[START OF Reading passage]

# MY13 brings updated TDI to Audi Q7 TDI



## AutoUnion (Apr 11, 2005)

> Q7
> 3.0 TFSI / 3.0 TDI
> 
> The 3.0 TDI receives a slight power increase to 240HP and 428 lbs/tq.
> ...


http://www.m3forum.net/m3forum/showthread.php?p=1065448983#post1065448983

Looks like the same new engine from the Cayenne, so MY13 should bring it to the Treg TDI also. Looks like TDI Q5, A6, A8 won't be here until '14 (but all have been promised to be coming)


----------



## Axel61 (Mar 10, 2011)

BMW you here that, AUDI is coming with their TWIN Turbo DIESEL.


----------



## AutoUnion (Apr 11, 2005)

Axel61 said:


> BMW you here that, AUDI is coming with their TWIN Turbo DIESEL.


M57 is already twin Turbo...

[END OF Reading passage]
[START OF Recorded information]

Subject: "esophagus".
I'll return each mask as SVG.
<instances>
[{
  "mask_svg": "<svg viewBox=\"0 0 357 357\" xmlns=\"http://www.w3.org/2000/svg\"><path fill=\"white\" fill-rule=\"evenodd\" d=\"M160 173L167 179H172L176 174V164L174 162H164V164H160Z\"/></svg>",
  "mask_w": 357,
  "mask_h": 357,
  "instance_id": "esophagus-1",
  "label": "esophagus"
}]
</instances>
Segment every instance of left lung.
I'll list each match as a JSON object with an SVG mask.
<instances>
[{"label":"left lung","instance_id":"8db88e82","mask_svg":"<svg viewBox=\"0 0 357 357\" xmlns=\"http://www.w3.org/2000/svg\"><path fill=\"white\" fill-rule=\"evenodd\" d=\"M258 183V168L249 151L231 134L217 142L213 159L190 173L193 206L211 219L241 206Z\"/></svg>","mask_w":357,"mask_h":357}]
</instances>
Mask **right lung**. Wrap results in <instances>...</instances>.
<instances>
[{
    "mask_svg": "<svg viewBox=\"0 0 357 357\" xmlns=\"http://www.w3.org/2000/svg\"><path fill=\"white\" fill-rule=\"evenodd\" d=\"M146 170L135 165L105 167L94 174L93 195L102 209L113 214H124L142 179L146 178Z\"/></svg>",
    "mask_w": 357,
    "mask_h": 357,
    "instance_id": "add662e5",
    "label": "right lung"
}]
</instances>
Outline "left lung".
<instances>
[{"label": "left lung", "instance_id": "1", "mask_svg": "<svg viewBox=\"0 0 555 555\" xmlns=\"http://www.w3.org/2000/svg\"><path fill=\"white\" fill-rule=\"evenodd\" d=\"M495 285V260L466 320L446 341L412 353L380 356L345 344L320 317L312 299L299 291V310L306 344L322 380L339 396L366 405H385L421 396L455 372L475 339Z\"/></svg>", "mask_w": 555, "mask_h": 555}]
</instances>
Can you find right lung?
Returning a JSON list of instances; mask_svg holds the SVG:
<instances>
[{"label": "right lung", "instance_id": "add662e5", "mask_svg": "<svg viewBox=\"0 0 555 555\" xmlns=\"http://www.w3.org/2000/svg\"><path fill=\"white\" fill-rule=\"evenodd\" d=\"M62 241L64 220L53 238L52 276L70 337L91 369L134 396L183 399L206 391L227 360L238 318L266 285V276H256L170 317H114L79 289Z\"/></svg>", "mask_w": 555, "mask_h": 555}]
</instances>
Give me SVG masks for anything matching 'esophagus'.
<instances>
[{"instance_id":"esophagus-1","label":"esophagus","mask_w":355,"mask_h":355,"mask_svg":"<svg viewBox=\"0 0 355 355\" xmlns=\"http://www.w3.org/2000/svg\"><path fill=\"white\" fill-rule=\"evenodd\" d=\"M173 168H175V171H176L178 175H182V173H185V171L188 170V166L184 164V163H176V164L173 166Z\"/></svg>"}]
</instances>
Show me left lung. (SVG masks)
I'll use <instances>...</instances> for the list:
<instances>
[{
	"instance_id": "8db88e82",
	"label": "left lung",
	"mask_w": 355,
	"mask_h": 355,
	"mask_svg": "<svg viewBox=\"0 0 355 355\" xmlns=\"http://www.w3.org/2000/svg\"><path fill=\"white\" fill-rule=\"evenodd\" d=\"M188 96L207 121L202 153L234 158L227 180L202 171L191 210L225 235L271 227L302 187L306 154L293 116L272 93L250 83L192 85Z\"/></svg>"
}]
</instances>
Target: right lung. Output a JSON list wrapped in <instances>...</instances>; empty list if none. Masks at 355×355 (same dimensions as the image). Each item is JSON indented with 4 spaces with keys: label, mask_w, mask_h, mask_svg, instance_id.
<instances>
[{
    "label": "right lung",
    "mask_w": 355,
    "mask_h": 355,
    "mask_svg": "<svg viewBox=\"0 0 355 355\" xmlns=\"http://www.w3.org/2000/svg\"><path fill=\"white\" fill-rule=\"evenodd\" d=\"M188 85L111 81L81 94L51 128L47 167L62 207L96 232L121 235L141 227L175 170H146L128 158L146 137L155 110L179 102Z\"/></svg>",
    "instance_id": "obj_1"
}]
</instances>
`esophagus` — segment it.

[END OF Recorded information]

### What you will do
Revise the forum thread from the words "# MY13 brings" through "and 428 lbs/tq.", swapping "slight" for "modest".

### Result below
# MY13 brings updated TDI to Audi Q7 TDI



## AutoUnion (Apr 11, 2005)

> Q7
> 3.0 TFSI / 3.0 TDI
> 
> The 3.0 TDI receives a modest power increase to 240HP and 428 lbs/tq.